When you put 23 people in a room, however, the thing that changes is the fact that each of the 23 people is now asking each of the other 22 people about their birthdays. Each individual person only has a small (less than 5%) chance of success, but each person is trying it 22 times. That increases the probability dramatically. [source]

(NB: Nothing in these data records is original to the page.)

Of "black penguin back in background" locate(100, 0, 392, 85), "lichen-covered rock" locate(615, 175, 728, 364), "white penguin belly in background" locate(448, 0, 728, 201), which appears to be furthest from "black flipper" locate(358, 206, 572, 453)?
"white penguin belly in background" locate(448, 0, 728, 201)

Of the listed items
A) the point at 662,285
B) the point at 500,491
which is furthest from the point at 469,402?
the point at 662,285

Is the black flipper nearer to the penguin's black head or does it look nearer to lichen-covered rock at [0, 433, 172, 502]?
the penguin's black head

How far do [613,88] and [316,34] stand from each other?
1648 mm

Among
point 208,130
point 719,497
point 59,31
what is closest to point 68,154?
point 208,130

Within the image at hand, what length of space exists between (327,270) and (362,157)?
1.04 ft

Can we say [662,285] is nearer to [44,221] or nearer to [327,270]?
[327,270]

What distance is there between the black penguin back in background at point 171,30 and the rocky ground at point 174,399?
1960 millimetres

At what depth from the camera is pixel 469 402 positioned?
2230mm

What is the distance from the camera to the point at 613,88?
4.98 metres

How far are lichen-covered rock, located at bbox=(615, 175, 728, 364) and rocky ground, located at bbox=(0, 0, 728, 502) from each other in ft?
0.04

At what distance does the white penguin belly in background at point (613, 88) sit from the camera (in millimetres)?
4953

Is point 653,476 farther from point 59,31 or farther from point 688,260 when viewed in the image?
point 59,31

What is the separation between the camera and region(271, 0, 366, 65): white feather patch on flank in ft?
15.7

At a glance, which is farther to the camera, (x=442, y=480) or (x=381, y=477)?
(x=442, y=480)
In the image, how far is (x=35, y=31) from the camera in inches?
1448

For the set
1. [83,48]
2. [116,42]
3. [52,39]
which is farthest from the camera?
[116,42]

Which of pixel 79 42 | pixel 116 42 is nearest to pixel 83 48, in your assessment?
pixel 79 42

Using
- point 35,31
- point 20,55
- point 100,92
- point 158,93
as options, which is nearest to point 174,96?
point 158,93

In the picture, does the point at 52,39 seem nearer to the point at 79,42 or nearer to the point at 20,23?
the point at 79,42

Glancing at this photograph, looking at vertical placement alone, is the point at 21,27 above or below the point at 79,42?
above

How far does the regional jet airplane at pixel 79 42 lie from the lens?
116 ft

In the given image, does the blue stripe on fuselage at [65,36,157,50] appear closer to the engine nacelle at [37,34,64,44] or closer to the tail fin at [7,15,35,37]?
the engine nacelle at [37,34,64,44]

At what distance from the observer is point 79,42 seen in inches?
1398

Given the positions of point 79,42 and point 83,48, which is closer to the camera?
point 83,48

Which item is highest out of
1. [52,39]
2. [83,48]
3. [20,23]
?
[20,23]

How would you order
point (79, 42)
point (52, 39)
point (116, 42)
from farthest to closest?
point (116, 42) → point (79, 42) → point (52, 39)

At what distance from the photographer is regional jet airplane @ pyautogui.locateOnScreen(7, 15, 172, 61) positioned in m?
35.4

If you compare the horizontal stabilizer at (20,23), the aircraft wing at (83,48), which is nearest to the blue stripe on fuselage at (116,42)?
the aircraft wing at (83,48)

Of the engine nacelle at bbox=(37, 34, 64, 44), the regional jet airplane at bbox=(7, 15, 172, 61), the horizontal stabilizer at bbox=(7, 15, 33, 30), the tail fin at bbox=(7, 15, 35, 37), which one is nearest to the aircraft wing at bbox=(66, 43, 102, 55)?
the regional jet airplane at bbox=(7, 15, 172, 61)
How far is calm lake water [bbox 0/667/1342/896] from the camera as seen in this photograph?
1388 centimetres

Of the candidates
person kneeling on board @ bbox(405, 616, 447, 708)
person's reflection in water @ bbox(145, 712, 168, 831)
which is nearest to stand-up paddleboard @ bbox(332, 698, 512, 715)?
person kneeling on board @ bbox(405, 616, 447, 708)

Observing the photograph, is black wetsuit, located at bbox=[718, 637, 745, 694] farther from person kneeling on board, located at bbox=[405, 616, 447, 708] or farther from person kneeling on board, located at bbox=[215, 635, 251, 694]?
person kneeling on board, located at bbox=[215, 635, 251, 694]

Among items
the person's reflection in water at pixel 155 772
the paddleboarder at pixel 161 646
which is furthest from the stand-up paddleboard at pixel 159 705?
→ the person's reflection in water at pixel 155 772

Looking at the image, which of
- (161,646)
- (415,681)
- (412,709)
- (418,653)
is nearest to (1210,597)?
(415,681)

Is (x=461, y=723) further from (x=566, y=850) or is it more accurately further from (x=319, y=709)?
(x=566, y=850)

A shortcut to estimate how many people can be in a room before there is roughly 50% chance that 2 people will have the same birthday is to take the square root of the number of possible birthdays:
sqrt(365)=19.1 


In the case of the 5 digit alpha-numeric key the numbers break down as follows (using the rough approximation method):


> 62^5
[1] 916132832
> sqrt(916132832)
[1] 30267.69

So we can only expect to enter 30 thousand records into the database before the odds favor a collision.

Prolog:

In this case there was an even worse problem because I found the MySQL database was not setup to do binary key comparisons on the keys. Effectively making the keys case insensitive and lowering the degrees of freedom from 62 to 33.

> 33^5
[1] 39135393
> sqrt(39135393)
[1] 6255.829

Every 6 thousand rows we would likely see a primary key collision. And as predicted- it happened.

For most DBA'a and experienced developers, it is probably common sense that a 5 digit sequence won't provide a collision resistant key for even a toy application. That's the trouble with small UID keys.